Extrait du document:
━━━━━━━━━━━━━━━━━━━━

Conseil constitutionnel, Décision n° 2024-6410 AN du 20 juin 2025

Le Conseil constitutionnel a rendu, le 20 juin 2025, la décision n° 2024-6410 AN relative au contentieux du financement des campagnes pour les élections législatives de 2024. Un candidat ayant obtenu plus de 1 % des suffrages exprimés n’avait pas déposé son compte de campagne dans les délais prescrits par le code électoral. La Commission nationale des comptes de campagne et des financements politiques a saisi le juge électoral afin de statuer sur une éventuelle inéligibilité du candidat. La question posée consistait à déterminer si l’absence totale de mouvements financiers sur le compte de dépôt permettait d’écarter la sanction d’une inéligibilité facultative. Le Conseil analyse d’abord la matérialité du manquement aux obligations de transparence avant de moduler la sanction au regard de l’absence constatée de fraude.

**I. La constatation d’un manquement aux obligations de transparence financière**

**A. Le caractère impératif du dépôt du compte de campagne**

Selon l’article L. 52-12 du code électoral, chaque candidat soumis au plafonnement des dépenses doit établir un compte retraçant l’ensemble de ses recettes et dépenses. Cette obligation s’impose dès lors que le seuil de 1 % des suffrages est atteint ou que des dons de personnes physiques ont été perçus. Le respect des délais de dépôt constitue une garantie essentielle pour le contrôle de la régularité des opérations de financement de la vie politique française. La loi prévoit que ce dépôt doit intervenir avant le dixième vendredi suivant le premier tour de scrutin sous peine de saisine du juge.

**B. L’existence avérée d’une carence administrative du candidat**

Dans cette espèce, le candidat avait effectivement obtenu le score minimal requis, ce qui le soumettait obligatoirement aux exigences de publicité de ses comptes financiers. Le Conseil constitutionnel relève qu’à l’expiration du délai légal, l’intéressé « n’a pas déposé de compte de campagne alors qu’il y était tenu » par la loi. Cette méconnaissance factuelle des dispositions législatives caractérise une faute objective, indépendamment de toute considération liée à la bonne foi initiale du candidat concerné. L’autorité de contrôle était donc fondée à saisir la juridiction compétente pour faire constater cette irrégularité manifeste au regard des textes électoraux en vigueur.

━━━━━━━━━━━━━━━━━━━━

Extrait de données:

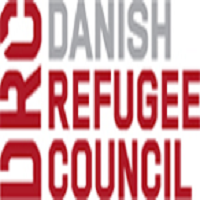 DRC Protection Monitoring and CBP Officer Jobs in Nigeria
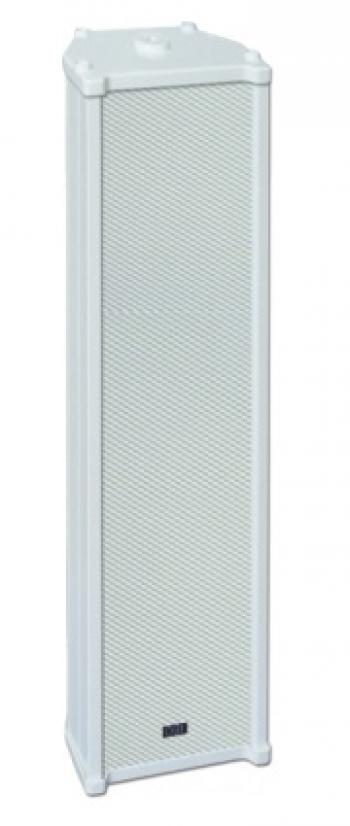 Loa cột trong nhà OBT-903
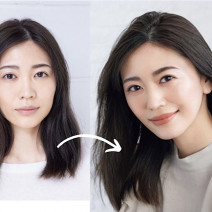 ばさばさ広がるクセ毛を変えたい！まっすぐな美髪になれる秘策とは？｜美的GRAND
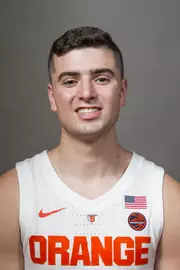LaValleChris19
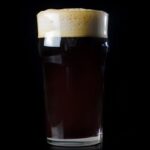 Recetas de cerveza estilo English Porter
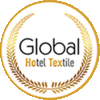 GLOBAL HOTEX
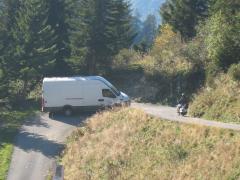 carnia2007 001 _138_.jpg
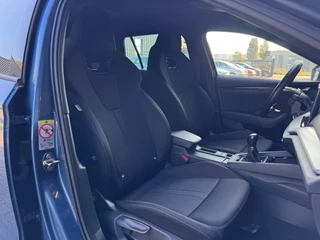 Škoda Octavia – thumbnail 23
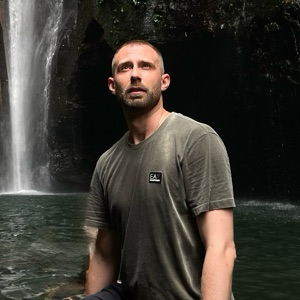 Евгений Чепурко | Сетка — социальная сеть от hh.ru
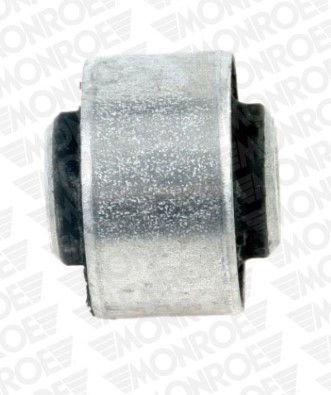 MONROE Lagerung, Lenker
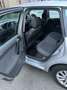Volkswagen Polo 5p 1.4 Fun Grigio - thumbnail 13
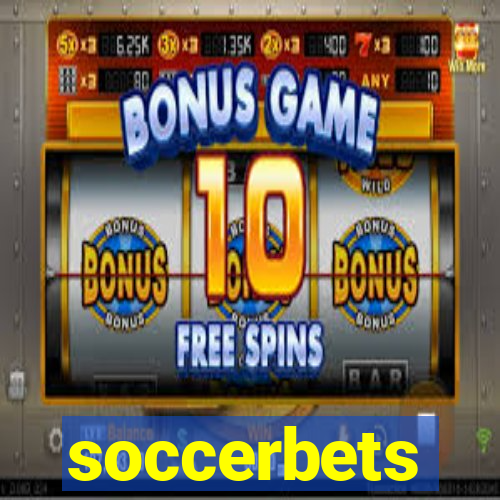 soccerbets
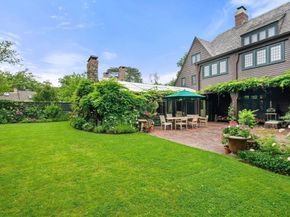 84 Garden St, Cambridge MA 02138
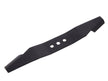 Lawn mower blade KS BLM33, image 1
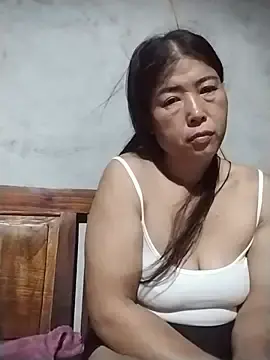 HIE10-3  live sex cam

━━━━━━━━━━━━━━━━━━━━

Travail demandé 1: Relevez tous les intitulés de subdivisions numérotées ou lettrées de l'extrait sur la décision n° 2024-6410 AN, en conservant leur numéro ou leur lettre.
Travail demandé 2: Recopiez fidèlement le passage de l'extrait sur la décision n° 2024-6410 AN qui va de « Dans cette espèce, le » jusqu'à « électoraux en vigueur. » inclus.
La consultation de la liste n'est pas nécessaire.

Réponse finale 1:
I. La constatation d’un manquement aux obligations de transparence financière
A. Le caractère impératif du dépôt du compte de campagne
B. L’existence avérée d’une carence administrative du candidat

Réponse finale 2:
Dans cette espèce, le candidat avait effectivement obtenu le score minimal requis, ce qui le soumettait obligatoirement aux exigences de publicité de ses comptes financiers. Le Conseil constitutionnel relève qu’à l’expiration du délai légal, l’intéressé « n’a pas déposé de compte de campagne alors qu’il y était tenu » par la loi. Cette méconnaissance factuelle des dispositions législatives caractérise une faute objective, indépendamment de toute considération liée à la bonne foi initiale du candidat concerné. L’autorité de contrôle était donc fondée à saisir la juridiction compétente pour faire constater cette irrégularité manifeste au regard des textes électoraux en vigueur.